Input data:

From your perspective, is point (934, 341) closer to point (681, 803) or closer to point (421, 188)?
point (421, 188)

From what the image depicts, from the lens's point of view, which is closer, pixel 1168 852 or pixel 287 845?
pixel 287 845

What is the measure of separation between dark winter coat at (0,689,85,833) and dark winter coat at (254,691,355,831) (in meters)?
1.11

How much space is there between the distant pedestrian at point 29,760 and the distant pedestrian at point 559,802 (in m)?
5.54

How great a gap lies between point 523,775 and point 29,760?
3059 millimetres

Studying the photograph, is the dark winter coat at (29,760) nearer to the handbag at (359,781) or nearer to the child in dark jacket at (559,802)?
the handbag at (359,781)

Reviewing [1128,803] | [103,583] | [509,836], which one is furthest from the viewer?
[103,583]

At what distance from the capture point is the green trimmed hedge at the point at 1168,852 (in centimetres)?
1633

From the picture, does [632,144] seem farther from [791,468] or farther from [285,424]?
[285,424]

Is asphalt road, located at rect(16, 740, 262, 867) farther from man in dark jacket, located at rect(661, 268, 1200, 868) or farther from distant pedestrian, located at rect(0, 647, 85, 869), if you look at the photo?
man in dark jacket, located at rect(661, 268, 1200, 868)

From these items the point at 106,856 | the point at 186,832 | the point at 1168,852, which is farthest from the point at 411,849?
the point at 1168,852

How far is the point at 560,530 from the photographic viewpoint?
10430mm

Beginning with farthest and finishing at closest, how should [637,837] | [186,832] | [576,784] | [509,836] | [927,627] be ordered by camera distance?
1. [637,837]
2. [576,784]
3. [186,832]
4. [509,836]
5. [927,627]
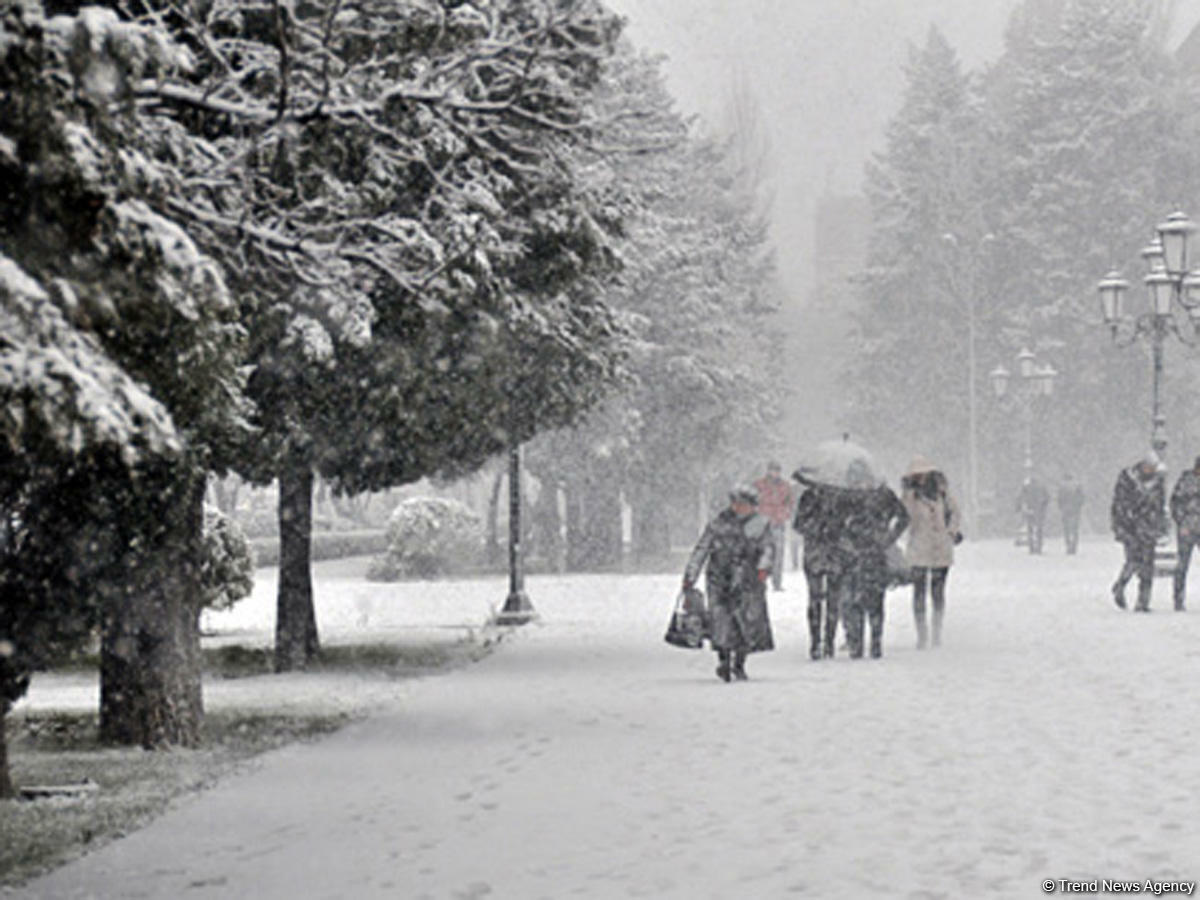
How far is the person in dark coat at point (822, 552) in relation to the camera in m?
16.8

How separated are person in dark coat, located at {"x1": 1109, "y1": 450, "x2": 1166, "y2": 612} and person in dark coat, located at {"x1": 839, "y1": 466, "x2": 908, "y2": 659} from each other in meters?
4.50

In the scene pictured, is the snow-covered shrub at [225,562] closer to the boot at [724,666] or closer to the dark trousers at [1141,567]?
the boot at [724,666]

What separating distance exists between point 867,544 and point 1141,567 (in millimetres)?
5683

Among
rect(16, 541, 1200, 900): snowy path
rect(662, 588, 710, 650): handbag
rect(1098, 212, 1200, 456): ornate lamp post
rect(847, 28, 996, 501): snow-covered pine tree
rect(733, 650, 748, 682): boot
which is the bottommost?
rect(16, 541, 1200, 900): snowy path

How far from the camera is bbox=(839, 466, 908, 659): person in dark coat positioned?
55.1 ft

Your objective:
Reproduce the entries above with every occurrence of "camera" replaced by "observer", leaving all other text unchanged. Omit the pictures from your answer.

Written solution:
From your perspective, is point (934, 341) closer to point (681, 803) or closer to point (421, 188)?
point (421, 188)

From what the image depicts, from the lens's point of view, which is closer, pixel 1168 852 or pixel 287 845?
pixel 287 845

What is the measure of separation between dark winter coat at (0,689,85,833) and dark winter coat at (254,691,355,831) (in meters)?
1.11

How much space is there between the distant pedestrian at point 29,760 and the distant pedestrian at point 559,802 (in m)?
5.54

How great a gap lies between point 523,775 and point 29,760?
3059 millimetres

Studying the photograph, is the dark winter coat at (29,760) nearer to the handbag at (359,781) or nearer to the child in dark jacket at (559,802)?
the handbag at (359,781)

Reviewing [1128,803] | [103,583] | [509,836], which one is furthest from the viewer?
[103,583]

At what distance from the capture point is the green trimmed hedge at the point at 1168,852 (in centimetres)?
1633

From the picture, does [632,144] seem farther from [791,468] or farther from [285,424]?
[285,424]

Is asphalt road, located at rect(16, 740, 262, 867) farther from man in dark jacket, located at rect(661, 268, 1200, 868) or farther from distant pedestrian, located at rect(0, 647, 85, 869), if you look at the photo?
man in dark jacket, located at rect(661, 268, 1200, 868)

From these items the point at 106,856 | the point at 186,832 | the point at 1168,852, which is farthest from the point at 411,849?
the point at 1168,852

How far is the point at 560,530 from the photographic viewpoint?
10430mm

Beginning with farthest and finishing at closest, how should [637,837] | [186,832] | [576,784] | [509,836] | [927,627] be ordered by observer distance?
1. [637,837]
2. [576,784]
3. [186,832]
4. [509,836]
5. [927,627]
How far is the person in dark coat at point (822, 552) in relation to the observer in m?
16.8

How separated are person in dark coat, located at {"x1": 1109, "y1": 450, "x2": 1166, "y2": 612} and person in dark coat, located at {"x1": 839, "y1": 466, "x2": 908, "y2": 659} from each other in meters?
4.50

In the scene pictured, is the snow-covered shrub at [225,562] closer to the boot at [724,666] or closer to the dark trousers at [1141,567]?
the boot at [724,666]

What separating distance exists between point 867,544 and point 1141,567 (in millimetres)?
5683

Among
rect(16, 541, 1200, 900): snowy path
rect(662, 588, 710, 650): handbag
rect(1098, 212, 1200, 456): ornate lamp post
rect(847, 28, 996, 501): snow-covered pine tree
rect(733, 650, 748, 682): boot
which is the bottommost?
rect(16, 541, 1200, 900): snowy path

How far from the observer is bbox=(839, 466, 908, 659): person in dark coat positioned?
55.1 ft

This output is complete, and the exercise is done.